Dangerous Gospel: Recognizing the Danger (Jonathan Storment)

Dangerous Gospel: Recognizing the Danger (Jonathan Storment)

Jonathan SFor the next few weeks, I would like to do a series over one of the best books I read last year. It is an odd series to do because it is about a book that I first heard about on here, through Scot reviewing it.

But I wanted to write about this book, because I thought it might be helpful to talk about the book in conversation with ministry at the local church level.

The book is Endangered Gospel: How Fixing the World is Killing the Church by John Nugent and I found it convicting, disturbing, and challenging in equal measure.
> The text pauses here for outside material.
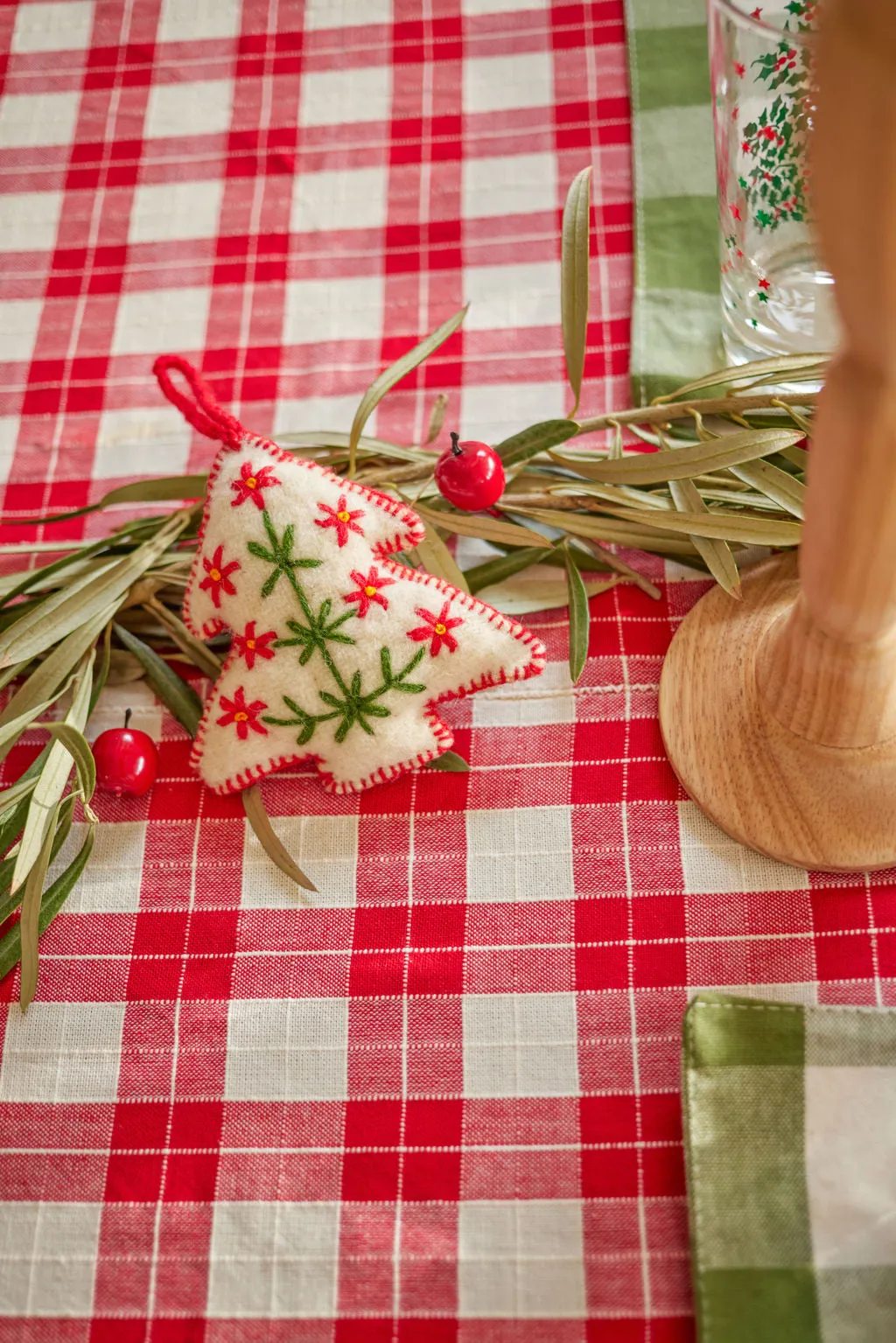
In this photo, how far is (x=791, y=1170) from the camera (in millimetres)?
485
Nugent begins by pointing out that while all Christians agree that the world is broken, we have had different ideas about what the people of God are called to do about that brokenness. Speaking in broad generalities, Nugent says that Christians have largely divided into two different theologies about the way to address the evil/sin/injustice in the world.

If you’re familiar with Scot’s skinny jeans pastor/pleated pants pastor you already know where this is headed, but Nugent says that the great divide in Christianity over the past few decades has been between Christians who care a lot about getting souls into Heaven, and Christians who care a lot about partnering with God in bringing Heaven to earth.
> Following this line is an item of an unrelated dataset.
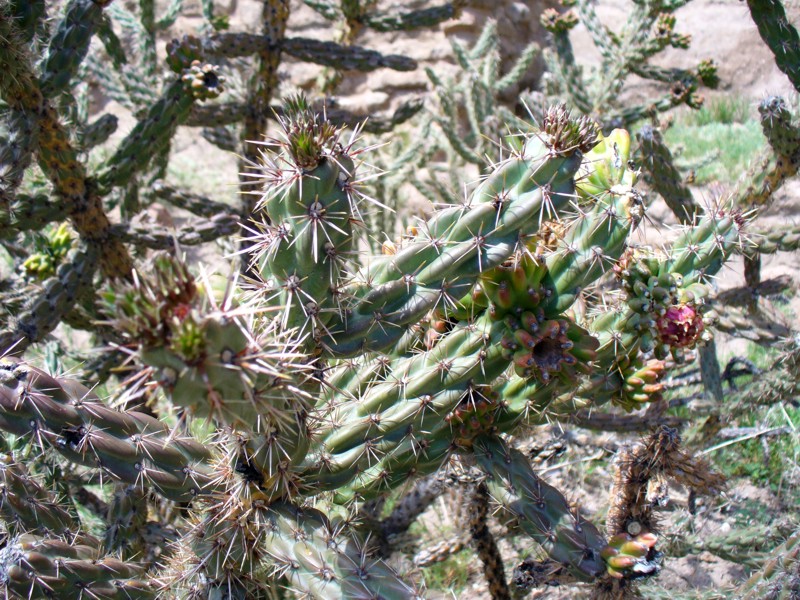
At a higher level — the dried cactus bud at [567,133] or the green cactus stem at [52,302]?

Both sides can marshal a lot of Scripture and Christian history to argue their vision of what the people of Jesus are called to do, and as someone who has co-written a book literally titled “Bringing Heaven to Earth” I obviously have a lot of sympathy for one particular side of this. But Nugent points out rightly that both sides are missing two crucial points in Scripture.

The first point Nugent makes is one that I have never considered before. It is what he calls “The Powers”.
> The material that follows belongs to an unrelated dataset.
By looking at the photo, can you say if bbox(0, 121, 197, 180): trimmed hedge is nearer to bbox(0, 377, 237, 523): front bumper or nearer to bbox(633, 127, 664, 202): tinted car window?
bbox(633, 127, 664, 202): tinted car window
Consider this, the way that the normal Christian story is told is that sin enters the world through disobedience, then God calls Abraham in order to form a “holy nation” a community that will be a part of setting the world right.

We are, after all, blessed to be a blessing. But God is very active between Genesis 3 and Genesis 12. Nugent points out that God responds to human evil in a variety of ways. God shortens the human lifespan. Hitler won’t live to be 500. God creates competing and counter-balancing powers (Genesis 11) that hold each other in check.

So God will use pagan nations to defeat each other and carry out His will to limit the amount of evil that they can inflict upon the world.  Nugent makes a compelling point here, especially in the bitter and divisive political season like the one we just went through.

When the people of God, try to outsource the Kingdom of God to the Kingdoms of the world, when we try to “Make America a ‘Christian Nation’ again” or try to legislate morality to people who do not believe what we believe we aren’t just fighting a losing battle, but we are fighting the wrong one. 

Here’s Nugent:

My point is this: The tasks of keeping sin in check, meeting basic needs, and making the world a better place are crucial for human thriving, but they are tasks that God has assigned to ordinary human power structures. Most people assume that the powers hold world history in their hands. The powers are the movers and shakers. What they do has potential to make life better for all people. This is why everyone gets so excited around election seasons and regime changes. What rulers do appears to be most important. God’s people have always been tempted to be like these powers. We often assume that because they are fallen and often leave their work undone, it must be our job to pick up the slack. Who better to fix this world than those who are intimately familiar with God’s will? Israel was tempted to think this way…[But] God can always find wealthy benefactors and worldly rulers to meet needs and organize the masses. There will always be prosperous pagans, high-profile humanitarians, middle-class do-gooders, and upwardly mobile politicians who want to secure a lasting name by making this world a slightly better place. It appears to be God’s will to use such people to do this very thing, whatever their intentions may be. What God wants from his set-apart people, however, is much more important according to Scripture. Only we can do it. According to Isaiah, that important task involves being a light to the nations that will reach the ends of the earth. “It is too light a thing” for us to focus on anything else. 

So what are we, the people of God, uniquely called to do then?

According to Nugent, and here is where his book really is great, we are actually called to do something that is much more difficult, more urgently needed, more important, and ultimately better for the world.

We are called to be the church. A counter-culture from the world, for the good of the world.

What Nugent has rightly noted is that both sides often have a poorly developed ecclesiology.

Some of us talk about the most important thing is to get as many  people into the community of faith without really developing what it means to belong to Her. Some of us talk about the mission of God as if what Christians are doing together is a side note to what God is trying to do in the world.

Having read the book, I think both of those approaches fail to capture the robust vision for what God is trying to do through His people.

They helped to create adjective Christians…Jesus followers who identify themselves as “conservative Christians’ or “progressive Christians” or “American Christians” and everyone suspects that when we start doing that we are putting more weight on the adjective than the noun.

There is a better way, but it starts with recognizing that both of those are dangerous Gospels.